If the ten commandments were the moral law, and the moral law were "a law of nature", killing could never be right, whereas the killing of the Canaanites became Israel's duty (Deut. 20:15-17), and the killing of the Amalekites, Saul's duty, for failure in which Saul was ejected from the kingship (1 Sam. 15:3, 23). It is the wrong view of the subject that creates what are called "the moral difficulties of the Old Testament". People holding it read of the slaughter of the Canaanites and many other things with a shock for which there is no ground at all. Duty is obedience to the commandments of God, and not the following of a supposed natural bias. Natural bias may be whim and darkness. The keeping of the commandments of God is the following of the light, whatever the commandments are. He makes alive, and has a right to kill, and when he says "Kill ", it is wickedness to refrain. The slaughter of the wicked Canaanites was by the order of God, and became an act of righteousness. So with all the other so-called "difficulties" They are difficulties that vanish with a right understanding.

SUPPLIED DATA>
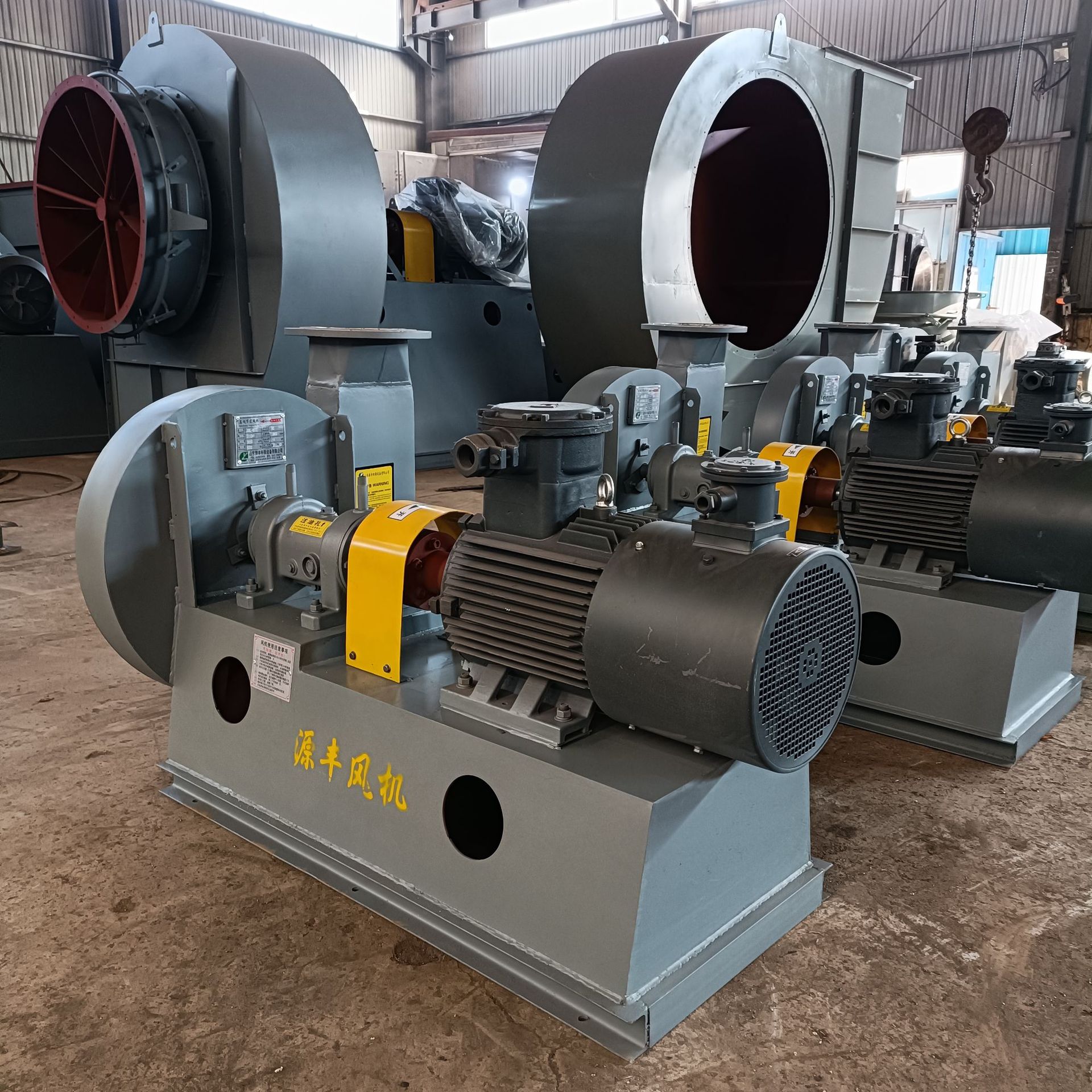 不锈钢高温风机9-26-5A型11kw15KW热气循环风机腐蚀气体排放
--
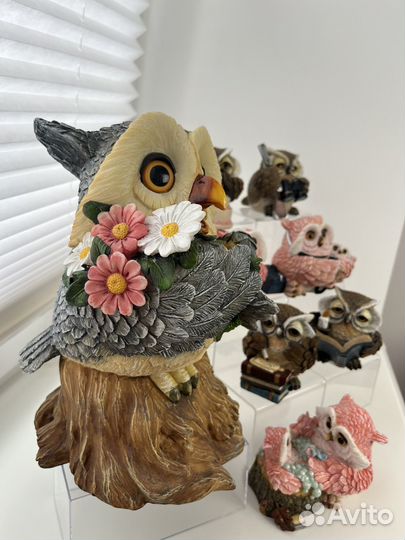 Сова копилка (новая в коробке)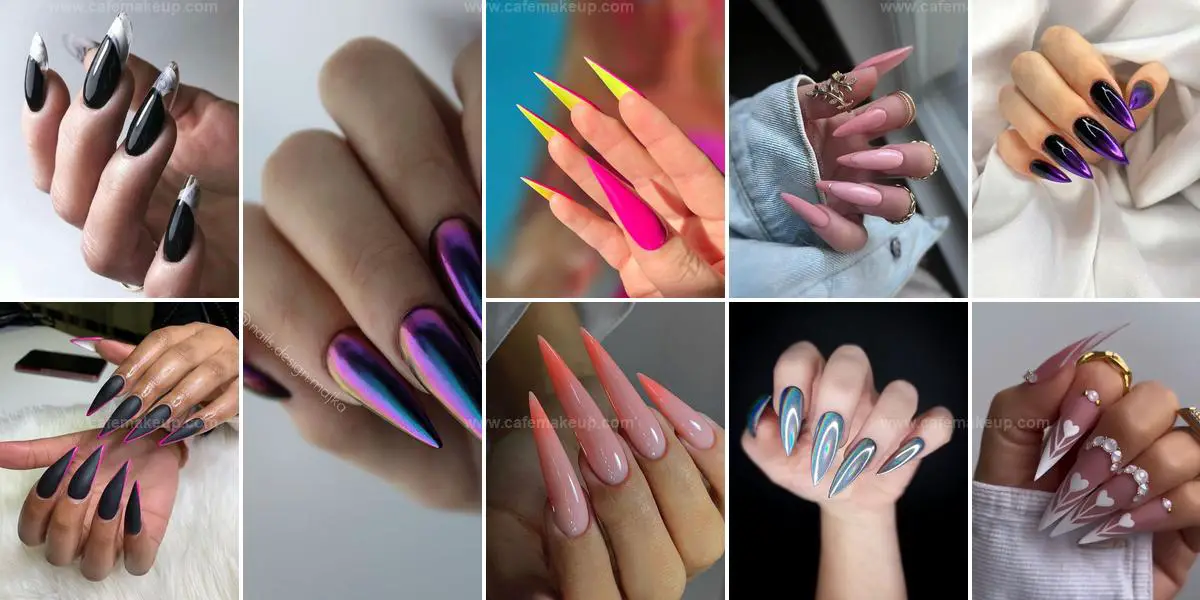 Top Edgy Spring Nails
...
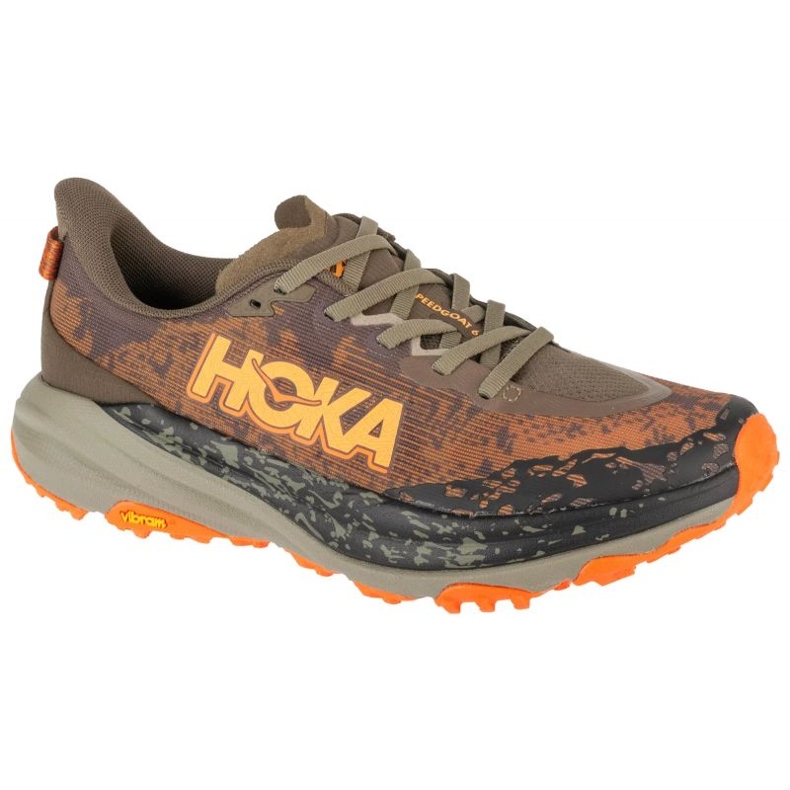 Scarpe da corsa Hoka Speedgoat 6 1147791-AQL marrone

DIRECTIONS> Continue the passage on the moral difficulties of the Old Testament after its final sentence. The entries above aren't needed.

ANSWER TO THIS TASK>
The ten commandments are only to be rightly estimated by God's own description of them. He calls them (Exod. 19:5) "My covenant". Moses says: "He wrote upon the tables the words of the covenant, the ten commandments" (Exod. 34:28). Also in his rehearsal to Israel on the plains of Moab, at the end of the forty years, he said: "The Lord spake unto you out of the midst of the fire And he declared unto you his covenant... even ten commandments; and he wrote them upon two tables of stone". The rest of the law is treated as an appendix to these: "And the Lord commanded me at that time to teach you statutes and judgments, that ye might do them in the land whither ye go over to possess it" (Deut. 4:12-14). The "sanctuary" and "ordinances of divine service", prescribed in what is called the ritual and ceremonial law, in its detail, are scripturally treated as mere appurtenances and amplifications of "the first covenant" promulgated from Sinai in the ten commandments (Heb. 9:1). Of the allegorical significances contained in these, it will be our duty to enquire by and by.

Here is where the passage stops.